In theory, phobias can be overcome by facing the things that are feared. Treatment for both agoraphobia and social phobia involves reversing the vicious cycle by which a certain situation and anxiety were first linked, then the link consolidated by anticipatory anxiety and eventually avoidance. What has been learned must be unlearned and this is done by gradually re-introducing the patient to the situation in a slow and steady manner.
A detailed list of avoided or feared situations is constructed and then ranked in order to form a hierarchy of severity. Exposure commences at the lowest point on the hierarchy and needs to be graduated, repeated, prolonged and tasks must be clearly specified in advance. Tasks should be approachable and produce some anxiety but not excessive amounts. The patient needs to learn that they can "wait out" the anxiety, which naturally decays to lower levels over time. All exposure tasks require exposure until anxiety decreases significantly, usually 5 to 45 minutes is required but occasionally this may take some hours. Useful additional methods may include relaxation, distraction and challenging thoughts.
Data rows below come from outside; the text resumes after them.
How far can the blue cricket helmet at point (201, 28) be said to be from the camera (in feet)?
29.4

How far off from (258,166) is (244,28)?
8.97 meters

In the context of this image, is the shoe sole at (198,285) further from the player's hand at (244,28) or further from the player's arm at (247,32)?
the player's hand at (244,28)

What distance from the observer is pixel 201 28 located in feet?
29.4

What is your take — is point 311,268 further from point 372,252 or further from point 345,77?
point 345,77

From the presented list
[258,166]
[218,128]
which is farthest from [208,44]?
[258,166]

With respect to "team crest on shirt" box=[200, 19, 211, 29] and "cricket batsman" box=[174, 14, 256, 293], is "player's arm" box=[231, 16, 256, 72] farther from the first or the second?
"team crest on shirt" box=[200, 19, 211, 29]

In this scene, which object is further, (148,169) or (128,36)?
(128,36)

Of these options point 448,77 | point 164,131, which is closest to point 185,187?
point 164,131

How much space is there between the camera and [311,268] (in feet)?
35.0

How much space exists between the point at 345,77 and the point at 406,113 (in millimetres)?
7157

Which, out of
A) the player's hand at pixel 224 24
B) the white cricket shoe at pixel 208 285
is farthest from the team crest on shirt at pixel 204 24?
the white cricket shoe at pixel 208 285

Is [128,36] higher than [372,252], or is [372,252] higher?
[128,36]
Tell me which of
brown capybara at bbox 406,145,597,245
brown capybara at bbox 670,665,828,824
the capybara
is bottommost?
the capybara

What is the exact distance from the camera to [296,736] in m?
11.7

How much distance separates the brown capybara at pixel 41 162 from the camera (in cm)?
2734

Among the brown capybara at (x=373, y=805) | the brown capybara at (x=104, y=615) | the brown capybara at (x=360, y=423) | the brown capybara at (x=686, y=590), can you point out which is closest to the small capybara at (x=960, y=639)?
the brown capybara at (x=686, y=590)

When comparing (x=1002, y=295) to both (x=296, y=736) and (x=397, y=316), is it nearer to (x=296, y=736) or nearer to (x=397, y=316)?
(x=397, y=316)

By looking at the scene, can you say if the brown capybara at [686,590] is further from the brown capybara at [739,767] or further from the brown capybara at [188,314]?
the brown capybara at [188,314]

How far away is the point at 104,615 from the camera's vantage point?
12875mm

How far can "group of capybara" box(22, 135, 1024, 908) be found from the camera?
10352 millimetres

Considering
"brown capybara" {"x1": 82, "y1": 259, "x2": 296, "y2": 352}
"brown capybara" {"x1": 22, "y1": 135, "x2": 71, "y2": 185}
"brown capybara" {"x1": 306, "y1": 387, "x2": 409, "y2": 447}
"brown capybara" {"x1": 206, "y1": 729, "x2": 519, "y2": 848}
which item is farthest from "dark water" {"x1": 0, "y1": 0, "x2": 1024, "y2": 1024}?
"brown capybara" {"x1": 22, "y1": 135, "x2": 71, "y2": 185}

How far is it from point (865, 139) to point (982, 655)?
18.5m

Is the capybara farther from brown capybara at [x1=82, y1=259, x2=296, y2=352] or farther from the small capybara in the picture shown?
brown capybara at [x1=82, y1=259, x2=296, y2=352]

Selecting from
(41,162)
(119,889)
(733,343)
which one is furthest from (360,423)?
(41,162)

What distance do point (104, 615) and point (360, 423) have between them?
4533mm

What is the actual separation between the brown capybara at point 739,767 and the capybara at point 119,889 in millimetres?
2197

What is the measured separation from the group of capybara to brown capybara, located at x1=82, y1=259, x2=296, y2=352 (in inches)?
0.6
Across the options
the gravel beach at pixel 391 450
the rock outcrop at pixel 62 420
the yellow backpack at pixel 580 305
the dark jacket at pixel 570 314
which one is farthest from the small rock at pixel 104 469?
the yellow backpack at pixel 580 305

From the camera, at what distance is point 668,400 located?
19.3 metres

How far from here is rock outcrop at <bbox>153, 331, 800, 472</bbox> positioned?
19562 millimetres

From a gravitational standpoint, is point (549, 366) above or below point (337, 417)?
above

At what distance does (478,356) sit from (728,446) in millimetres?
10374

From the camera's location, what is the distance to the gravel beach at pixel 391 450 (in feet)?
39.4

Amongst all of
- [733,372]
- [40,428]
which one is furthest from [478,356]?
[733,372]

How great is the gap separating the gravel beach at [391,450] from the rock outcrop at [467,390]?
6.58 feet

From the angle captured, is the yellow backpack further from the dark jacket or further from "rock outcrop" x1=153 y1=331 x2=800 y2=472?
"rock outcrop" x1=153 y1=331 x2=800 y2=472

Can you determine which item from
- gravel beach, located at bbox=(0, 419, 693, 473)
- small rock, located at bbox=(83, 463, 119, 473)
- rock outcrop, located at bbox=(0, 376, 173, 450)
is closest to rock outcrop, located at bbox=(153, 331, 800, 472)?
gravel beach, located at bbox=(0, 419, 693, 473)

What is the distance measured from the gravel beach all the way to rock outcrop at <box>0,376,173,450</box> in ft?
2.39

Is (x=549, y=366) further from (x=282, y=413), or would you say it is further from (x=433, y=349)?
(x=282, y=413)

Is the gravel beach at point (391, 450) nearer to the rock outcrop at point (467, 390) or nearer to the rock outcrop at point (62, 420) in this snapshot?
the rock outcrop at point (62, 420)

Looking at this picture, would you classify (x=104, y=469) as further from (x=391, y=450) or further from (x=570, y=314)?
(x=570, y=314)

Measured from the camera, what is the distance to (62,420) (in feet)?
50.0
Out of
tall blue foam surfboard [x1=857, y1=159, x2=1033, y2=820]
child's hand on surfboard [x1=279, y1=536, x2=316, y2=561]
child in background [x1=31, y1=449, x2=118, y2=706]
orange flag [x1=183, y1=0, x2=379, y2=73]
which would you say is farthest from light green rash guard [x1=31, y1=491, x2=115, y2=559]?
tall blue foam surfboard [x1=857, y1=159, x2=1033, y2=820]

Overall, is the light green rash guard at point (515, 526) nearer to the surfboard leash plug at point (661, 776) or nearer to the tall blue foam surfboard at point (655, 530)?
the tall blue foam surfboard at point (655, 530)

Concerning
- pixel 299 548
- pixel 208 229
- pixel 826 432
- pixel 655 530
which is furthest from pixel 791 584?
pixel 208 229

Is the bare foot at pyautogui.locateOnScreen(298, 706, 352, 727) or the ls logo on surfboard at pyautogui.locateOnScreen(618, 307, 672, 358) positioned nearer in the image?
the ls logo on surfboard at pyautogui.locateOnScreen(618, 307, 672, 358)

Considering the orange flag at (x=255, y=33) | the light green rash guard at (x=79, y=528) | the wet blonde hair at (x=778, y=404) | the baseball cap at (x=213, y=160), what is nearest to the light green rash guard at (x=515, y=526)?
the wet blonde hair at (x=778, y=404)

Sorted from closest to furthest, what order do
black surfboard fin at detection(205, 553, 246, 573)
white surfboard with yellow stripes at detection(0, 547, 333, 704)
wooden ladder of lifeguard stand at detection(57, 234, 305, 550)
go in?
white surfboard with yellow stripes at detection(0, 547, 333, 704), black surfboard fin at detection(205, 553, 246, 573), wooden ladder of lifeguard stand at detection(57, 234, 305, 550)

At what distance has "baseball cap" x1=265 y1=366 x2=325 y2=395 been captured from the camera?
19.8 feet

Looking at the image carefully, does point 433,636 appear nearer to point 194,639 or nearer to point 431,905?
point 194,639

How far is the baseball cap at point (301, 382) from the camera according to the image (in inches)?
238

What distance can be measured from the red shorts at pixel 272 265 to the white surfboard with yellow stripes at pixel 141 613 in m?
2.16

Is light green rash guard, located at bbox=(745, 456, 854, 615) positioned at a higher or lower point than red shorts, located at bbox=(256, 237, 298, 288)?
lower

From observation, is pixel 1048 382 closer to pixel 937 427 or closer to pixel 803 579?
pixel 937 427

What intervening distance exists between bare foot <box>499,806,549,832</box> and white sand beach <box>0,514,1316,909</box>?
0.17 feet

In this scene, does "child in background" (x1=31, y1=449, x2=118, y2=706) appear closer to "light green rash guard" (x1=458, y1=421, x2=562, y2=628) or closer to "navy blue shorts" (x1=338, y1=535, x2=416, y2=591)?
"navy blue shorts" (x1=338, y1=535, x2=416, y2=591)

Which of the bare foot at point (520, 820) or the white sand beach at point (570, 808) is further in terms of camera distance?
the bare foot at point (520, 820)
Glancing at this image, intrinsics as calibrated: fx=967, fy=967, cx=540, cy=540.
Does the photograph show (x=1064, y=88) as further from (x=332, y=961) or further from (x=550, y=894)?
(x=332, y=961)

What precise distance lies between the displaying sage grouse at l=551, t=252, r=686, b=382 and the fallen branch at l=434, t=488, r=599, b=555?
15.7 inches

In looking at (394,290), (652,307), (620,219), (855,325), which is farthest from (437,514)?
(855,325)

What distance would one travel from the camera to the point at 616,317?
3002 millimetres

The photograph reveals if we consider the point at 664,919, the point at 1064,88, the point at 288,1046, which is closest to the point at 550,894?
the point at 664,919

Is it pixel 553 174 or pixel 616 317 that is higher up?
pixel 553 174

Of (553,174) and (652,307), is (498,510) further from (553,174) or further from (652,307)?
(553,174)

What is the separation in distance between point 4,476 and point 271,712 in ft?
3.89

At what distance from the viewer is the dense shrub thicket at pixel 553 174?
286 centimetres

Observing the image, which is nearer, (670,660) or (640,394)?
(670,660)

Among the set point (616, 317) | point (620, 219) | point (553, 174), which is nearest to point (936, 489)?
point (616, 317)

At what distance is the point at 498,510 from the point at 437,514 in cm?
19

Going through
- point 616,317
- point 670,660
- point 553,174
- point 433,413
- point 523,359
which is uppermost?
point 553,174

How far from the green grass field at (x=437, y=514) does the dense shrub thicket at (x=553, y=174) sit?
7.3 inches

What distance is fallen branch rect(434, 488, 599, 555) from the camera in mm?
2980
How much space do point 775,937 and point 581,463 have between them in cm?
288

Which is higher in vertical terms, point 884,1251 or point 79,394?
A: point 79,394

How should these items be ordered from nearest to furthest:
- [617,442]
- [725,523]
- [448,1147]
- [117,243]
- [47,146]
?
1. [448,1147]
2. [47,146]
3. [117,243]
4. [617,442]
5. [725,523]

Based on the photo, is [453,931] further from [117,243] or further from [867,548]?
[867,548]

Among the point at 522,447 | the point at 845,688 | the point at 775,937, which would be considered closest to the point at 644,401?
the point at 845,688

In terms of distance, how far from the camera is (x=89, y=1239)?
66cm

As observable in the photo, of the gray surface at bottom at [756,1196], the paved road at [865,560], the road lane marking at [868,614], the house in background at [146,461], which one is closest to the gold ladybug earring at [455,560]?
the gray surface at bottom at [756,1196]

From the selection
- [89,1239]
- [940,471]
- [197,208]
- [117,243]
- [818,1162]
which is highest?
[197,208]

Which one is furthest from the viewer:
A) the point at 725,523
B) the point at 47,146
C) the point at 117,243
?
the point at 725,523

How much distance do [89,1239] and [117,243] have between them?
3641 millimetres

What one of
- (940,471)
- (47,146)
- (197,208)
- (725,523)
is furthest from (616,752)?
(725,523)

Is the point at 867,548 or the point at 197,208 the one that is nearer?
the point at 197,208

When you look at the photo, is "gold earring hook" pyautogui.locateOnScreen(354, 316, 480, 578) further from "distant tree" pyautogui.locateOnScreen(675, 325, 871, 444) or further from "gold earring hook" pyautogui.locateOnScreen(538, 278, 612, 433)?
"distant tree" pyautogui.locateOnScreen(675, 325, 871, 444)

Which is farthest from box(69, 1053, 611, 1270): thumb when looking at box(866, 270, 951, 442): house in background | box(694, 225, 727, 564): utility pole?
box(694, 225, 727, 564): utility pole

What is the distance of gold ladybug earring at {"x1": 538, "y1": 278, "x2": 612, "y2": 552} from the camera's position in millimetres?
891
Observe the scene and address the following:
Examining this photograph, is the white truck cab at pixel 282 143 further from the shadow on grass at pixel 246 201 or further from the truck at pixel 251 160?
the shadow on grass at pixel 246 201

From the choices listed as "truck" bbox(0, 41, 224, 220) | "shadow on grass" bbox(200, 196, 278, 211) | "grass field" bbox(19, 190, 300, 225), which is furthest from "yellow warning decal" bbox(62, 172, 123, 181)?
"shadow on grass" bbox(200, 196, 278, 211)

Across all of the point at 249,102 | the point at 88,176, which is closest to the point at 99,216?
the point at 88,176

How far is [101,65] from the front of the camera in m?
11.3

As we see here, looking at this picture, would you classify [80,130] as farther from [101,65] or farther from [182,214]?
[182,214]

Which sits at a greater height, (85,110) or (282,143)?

A key aspect in the development of the panic attack is the cognitive misinterpretation placed on the physiological symptoms. The patients have an expectation of danger, medical catastrophe and/or a loss of control as has been demonstrated in the illustrated panic cycle. It needs to be emphasised that the physiological symptoms experienced are similar to those experienced in everyday situations such as exercise and excitement for any reason. Interoceptive exposure involves the controlled exposure to these symptoms in order to demonstrate to the patient that these symptoms are tolerable and not the harbingers of medical disaster.
Interoceptive exposure involves the careful production of symptoms followed by the control and then reduction of symptoms with techniques such as slow breathing and cognitive challenging/cognitive therapy. A good example is the production of panic symptoms by hyperventilation or running on the spot which often produce shortness of breath, palpitations, dizziness, derealisation and depersonalisation symptoms. After the patient produces these symptoms by hyperventilating for a short period of time, i.e. 15-30 seconds, the symptoms are controlled by slow breathing until they settle. The person then gradually increases the amount of hyperventilation as their tolerance to smaller amounts increases, resulting eventually in decreased reactivity to hyperventilation, the symptoms themselves and decreased cognitive misinterpretation the symptoms. This can be a frightening technique initially and should be firstly done with a therapist or helper before subsequently performing the activity alone. It can later be introduced to day-to-day life and maybe even into threatening situations to further improve the person's ability to tolerate these physiological symptoms without catastrophic misinterpretation.